3. Crowe and Le were originally scripted to fight each other, but Crowe’s limited shooting schedule meant he would not have the time to rehearse the fight, and Le instead was scripted to fight Liu.
4. The first cut of the film was 4 hours long and RZA suggested splitting it into two films, but Roth disagreed and it was ultimately cut down to 96 minutes to meet the studios requirements and to excise gorier content that would gain the film a restrictive rating, limiting its audience.
5. One effect that was written specifically for computer effects saw Yune’s character kill 6 opponents, and their resulting airborne blood spray.

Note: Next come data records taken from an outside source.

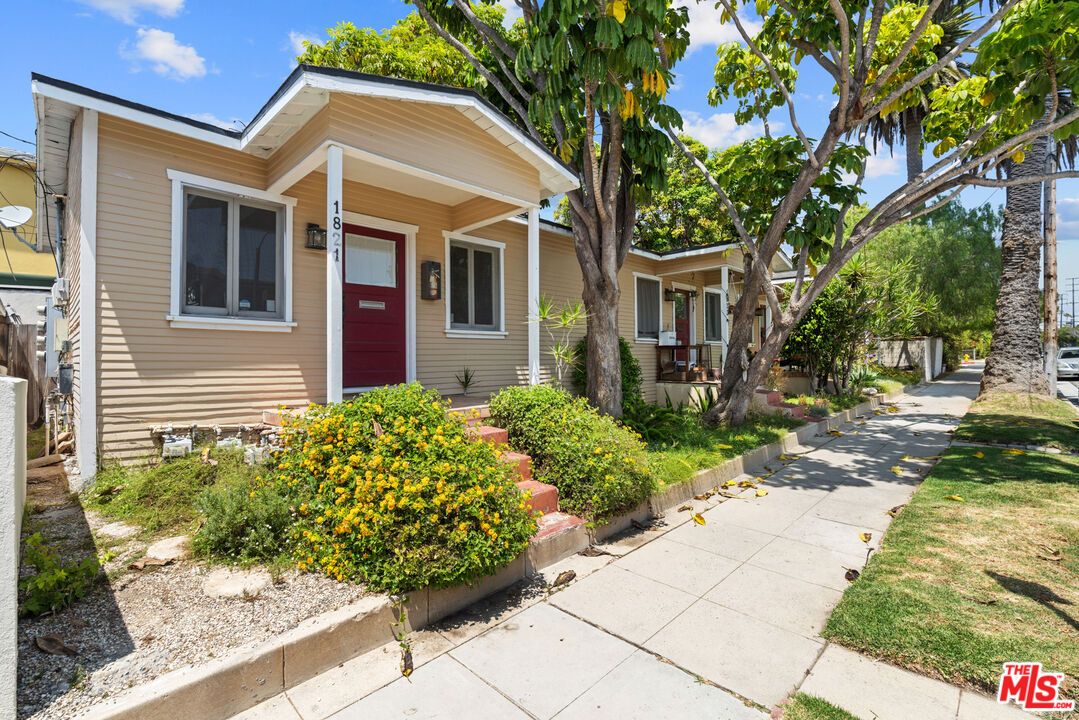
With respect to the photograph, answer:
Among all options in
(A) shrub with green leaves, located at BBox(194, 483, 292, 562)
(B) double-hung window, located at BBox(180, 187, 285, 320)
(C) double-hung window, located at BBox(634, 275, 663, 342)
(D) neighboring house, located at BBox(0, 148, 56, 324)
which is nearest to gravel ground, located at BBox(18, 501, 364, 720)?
(A) shrub with green leaves, located at BBox(194, 483, 292, 562)

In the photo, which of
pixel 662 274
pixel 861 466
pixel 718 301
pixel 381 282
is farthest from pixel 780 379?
pixel 381 282

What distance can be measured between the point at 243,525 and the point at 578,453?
267 cm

6. The action scenes resulted in several injuries, including Bautista who was left with raw and bleeding arms by RZA’s sandpaper-like iron fists, during their fight scene.
7. The cast features several veteran martial-arts actors including: Chen Kuan-tai as Golden Lion, the murdered leader of the Lion clan; Bryan Leung as Hyena Chief, leader of the Hyena clan; Telly Liu as Iron Lion; Xue Jing Yao as Copper Lion; Zhu Zhu as Chi Chi, Zen-Yi’s fiancee; Terence Yin as the Governor; and Gordon Liu as The Abbot, a stoic monk. Liu’s role was written for RZA’s Shaolin teacher Shi Yan Ming, but Ming could not obtain permission to return to China for filming.